**POTONGAN DOKUMEN**
━━━━━━━━━━━━━━━━━━━━━━━━━━━━━━
Walaupun masih bersifat usaha sampingan, beternak entok menjanjikan keuntungan.
Tegal
memang terkenal sebagai sentra produksi itik, terutama petelur. Namun,
seiring meningkatnya permintaan akan itik pedaging dari berbagai kota,
Kelompok Ternak Tani Itik (KTTI) Kemiri Barat, Tegal, Jateng, melakukan
diversifikasi usaha dengan mengembangkan ternak entok (Chairina moschata).
Menurut
Bambang Haryo Wicaksono, Ketua KTTI Kemiri Barat, walaupun masih
sampingan, usaha ternak entok sangat menjanjikan bagi peternak itik.
“Dengan membudidayakannya selama 90 hari akan memberikan keuntungan
tambahan,” ungkapnya. Buktinya, ia dapat mengantongi keuntungan bersih
Rp2 juta dari 200 ekor entok yang dipeliharanya selama 3 bulan.
“Melihat
hasil itu, saya akan menambah populasi pada periode selanjutnya. Memang
ternak ini merupakan tabungan, tapi harus dikelola dengan baik agar
tetap menguntungkan,” ujar Bambang yang sudah mencoba beternak entok
selama empat periode.
━━━━━━━━━━━━━━━━━━━━━━━━━━━━━━
**HASIL YANG DIHARAPKAN**
Ketik ulang teks tentang ternak entok di Tegal secara utuh, tanpa perubahan apa pun.

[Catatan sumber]
━━━━━━━━━━━━━━━━━━━━━━━━━━━━━━
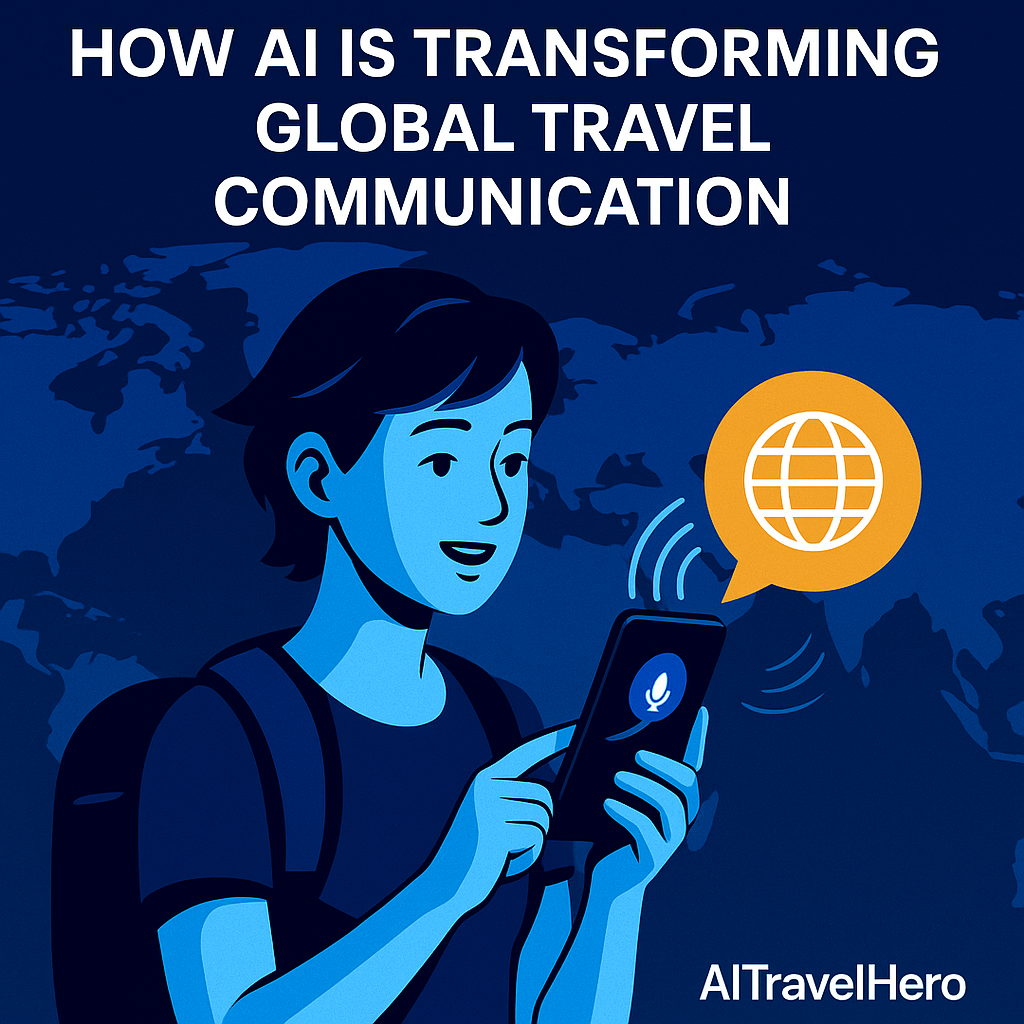 How AI Is Transforming Global Travel Communication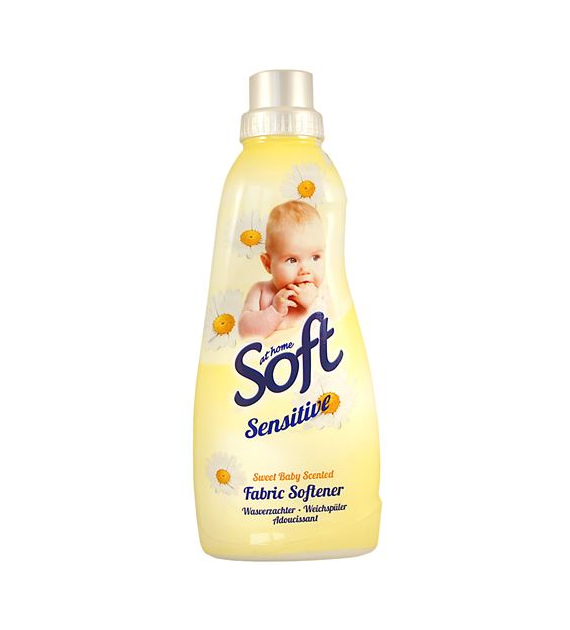 At Home Soft Sensitive Płuk 750ml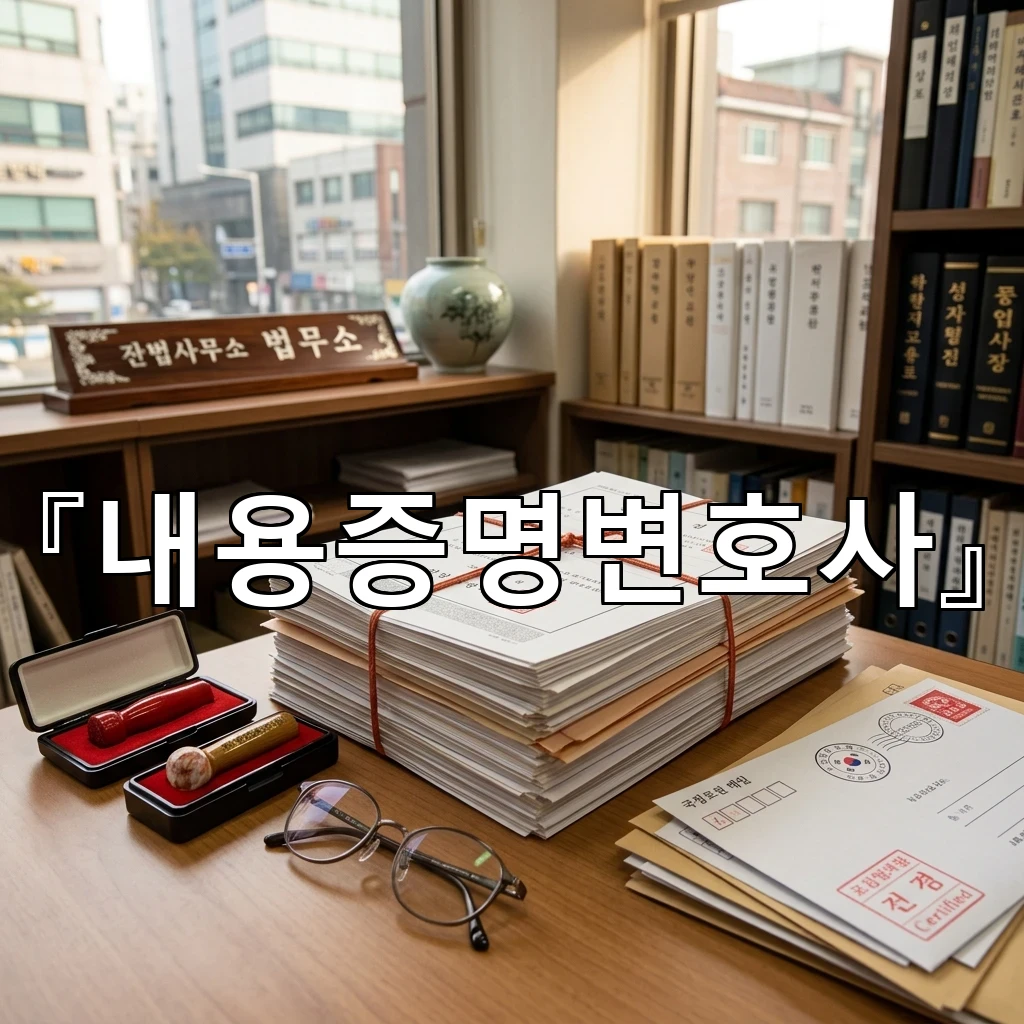 내용증명변호사 보내는 시점에 따라 결과가 달라지는 판단의 기준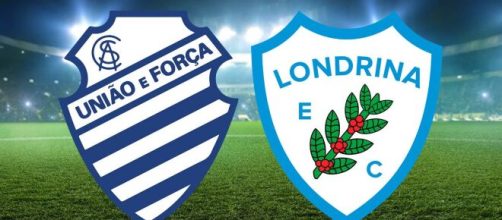 Onde assistir CSA x Londrina (arte Eduardo Gouvea).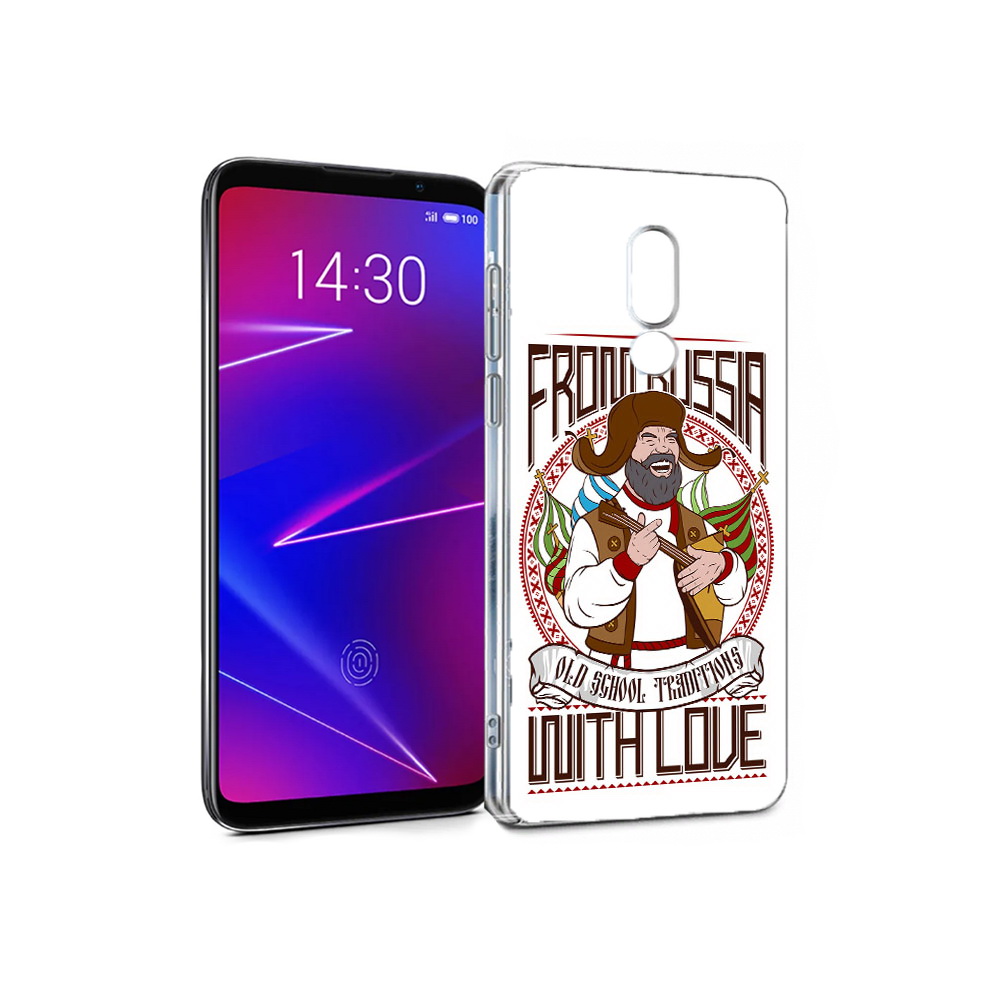 

Чехол MyPads Tocco для Meizu 16 русский мужчина (PT136611.84.590), Прозрачный, Tocco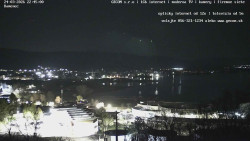 Zátoka u obce Kaluža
━━━━━━━━━━━━━━━━━━━━━━━━━━━━━━
**KOLOM JAWABAN**
Walaupun masih bersifat usaha sampingan, beternak entok menjanjikan keuntungan.
Tegal
memang terkenal sebagai sentra produksi itik, terutama petelur. Namun,
seiring meningkatnya permintaan akan itik pedaging dari berbagai kota,
Kelompok Ternak Tani Itik (KTTI) Kemiri Barat, Tegal, Jateng, melakukan
diversifikasi usaha dengan mengembangkan ternak entok (Chairina moschata).
Menurut
Bambang Haryo Wicaksono, Ketua KTTI Kemiri Barat, walaupun masih
sampingan, usaha ternak entok sangat menjanjikan bagi peternak itik.
“Dengan membudidayakannya selama 90 hari akan memberikan keuntungan
tambahan,” ungkapnya. Buktinya, ia dapat mengantongi keuntungan bersih
Rp2 juta dari 200 ekor entok yang dipeliharanya selama 3 bulan.
“Melihat
hasil itu, saya akan menambah populasi pada periode selanjutnya. Memang
ternak ini merupakan tabungan, tapi harus dikelola dengan baik agar
tetap menguntungkan,” ujar Bambang yang sudah mencoba beternak entok
selama empat periode.